Your objective: Summarize the forum discussion of unsafePerformIO below in three sentences.

Luckily, you can’t observe roman candles destroying your computer or file systems changing access times from within pure code.
[…] you can’t observe roman candles destroying your computer or file systems changing access times from within pure code.
[…] because you cannot observe it from pure code.
Since pure code also cannot observe the side effects of their use, wouldn’t that imply unsafe
I/O entities can be used anywhere?
No, you can do some things that are observable, e.g.:
ref = unsafePerformIO (newIORef True)
set x = unsafePerformIO (writeIORef ref x)
get = unsafePerformIO (readIORef ref)
On their own get
and set
are relatively harmless. And the ref
is even a common practice. But having the ability to both set and get a mutable value means that you now have the ability to observe the effects.
Similarly, you could imagine having an SMT solver function and having a function that gets the list of running processes, both using unsafePerformIO
. The latter can observe the effects of the former, so this is unsafe. Also, in this situation the list of running process probably changes all the time, so that is a problem all on its own.
On their own
get
andset
are relatively harmless. […]
…harmless or useless?
-
ref = return () set _ = return ()
-
ref = return () get = return True
Similarly, you could imagine having an SMT solver function and having a function that gets the list of running processes, both using
unsafePerformIO
. The latter can observe the effects of the former, so this is unsafe. […]
Consider the situation where that SMT solver and working-process monitor are in two separate third-party libraries: by themselves in each library, their effects are “benign”. But what if you need those two libraries in your new program?

Data segment:
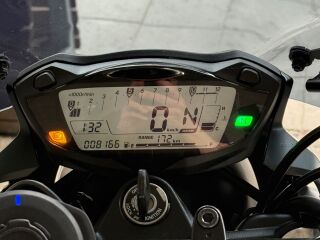 Suzuki SV 650 V2 54kW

Response area: Asked whether unsafe I/O entities could be used anywhere because pure code cannot observe their side effects, one reply says no: a mutable reference created, written and read through unsafePerformIO lets code observe the effects once it can both set and get the value. The reply adds that an SMT solver function and a function listing running processes would be unsafe together if both used unsafePerformIO, since the latter can observe the effects of the former. A later post asks whether get and set on their own are harmless or useless, and another warns that effects that are "benign" inside two separate third-party libraries become a concern when a new program needs both.